Two old (1890 and 1924) San Francisco law firms folded in the past few months: Heller Ehrman & Thelen.
Both had payrolls with more than 600 lawyers, offices on both coasts
and over $100 million in billing. Many more law firms are going to fold
in the coming months.
Why?
I read the best insider explanation (not a public document) by Richard Gary a former chairman of Thelen and consultant to 40 other law firms.
Gary's explanation was symptomatic
of the problem. He was not a manager and doesn't truly understand
management. Other law firms listen to him, further proof of the problem.
Most law firms are
clusters of hard driving competitive lawyers, a modest proportion of
whom are the sources of the legal work that the firms do
('rainmakers'), the rest are just people who passed the Bar exam.
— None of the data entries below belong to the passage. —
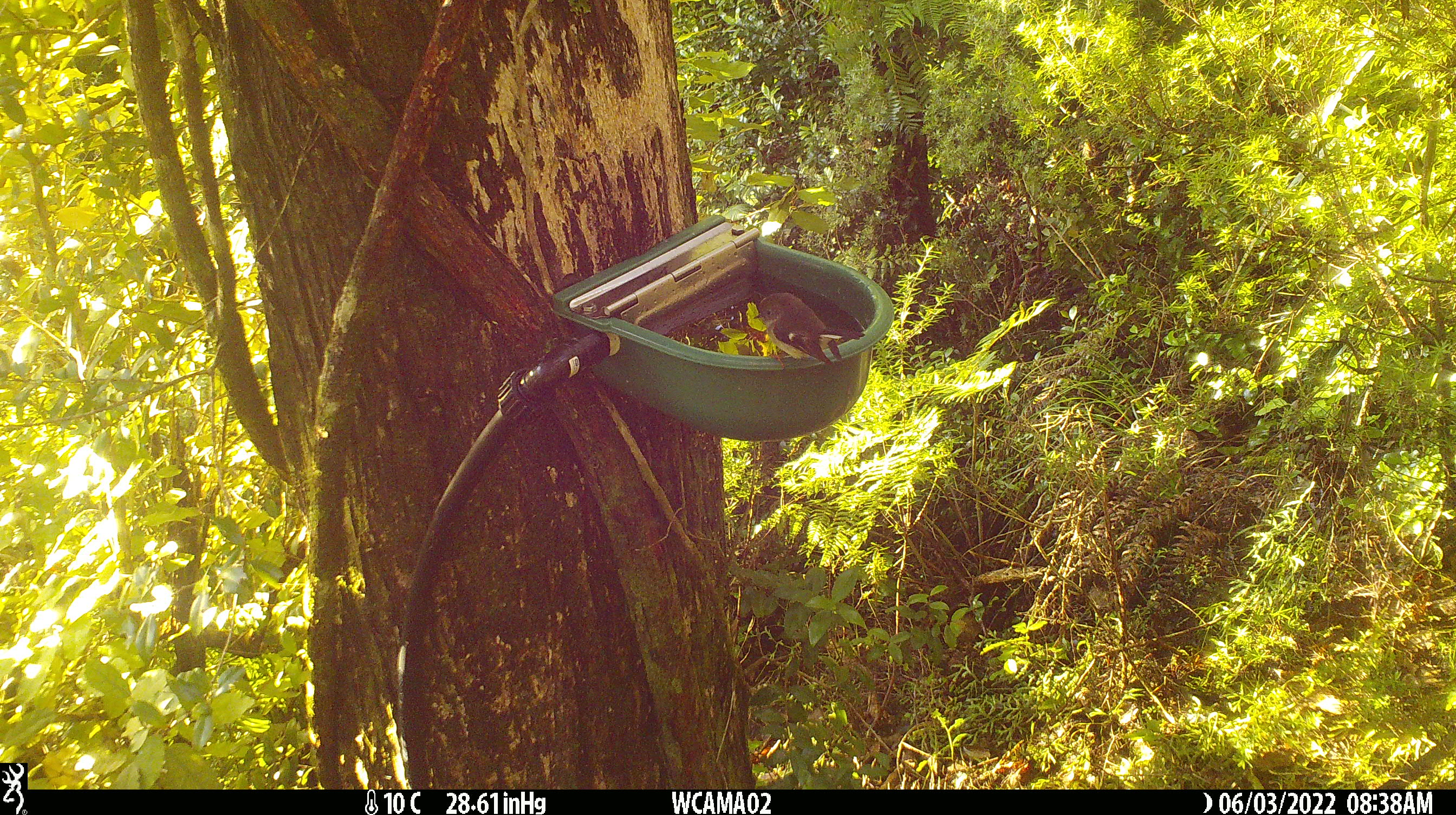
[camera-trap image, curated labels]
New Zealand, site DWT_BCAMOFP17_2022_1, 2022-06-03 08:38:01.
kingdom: Animalia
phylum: Chordata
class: Aves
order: Passeriformes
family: Petroicidae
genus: Petroica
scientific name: Petroica macrocephala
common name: tomtit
The main law firm structure is a
partnership with a few stock owning 'participating in the spoils'
partners and the rest as lesser members. The common technical form of
organization is an LLC, a bastard stock holding form of partnership.
Management of most law firms evolved from a horizontal model with all newbies in a lower status. The model remains horizontal as the firm expands with teams that work on special client areas, with the creation of an elected CEO in some cases and an elected executive committee, with select sub-committees for personnel, administration and finance. Usually the committees are made up of active partnership lawyers. Occasionally their are hired non-lawyer administrators.
Many consulting and accounting firms have this same structure. And like Arthur Anderson, they fail for lack of management and impossible partnership bickering.
There is only one viable form of management for a large firm: a good manager at the top of a pyramid with power to hire and fire. Good managers only come from working under another good manager never from schools, law firms, personal experimentation or any other source.
The pyramid is the core form of management with authority and responsibility in the hands of one person at the top. There are countless variations on this structure from Office of the Chair to Boards of Directors that represent multiple divisions and multiple active outside interests. But the pyramid is the core structure.
Most large law firms don't have the pyramidal structure with a real managerial boss at the top and they are consequently doomed.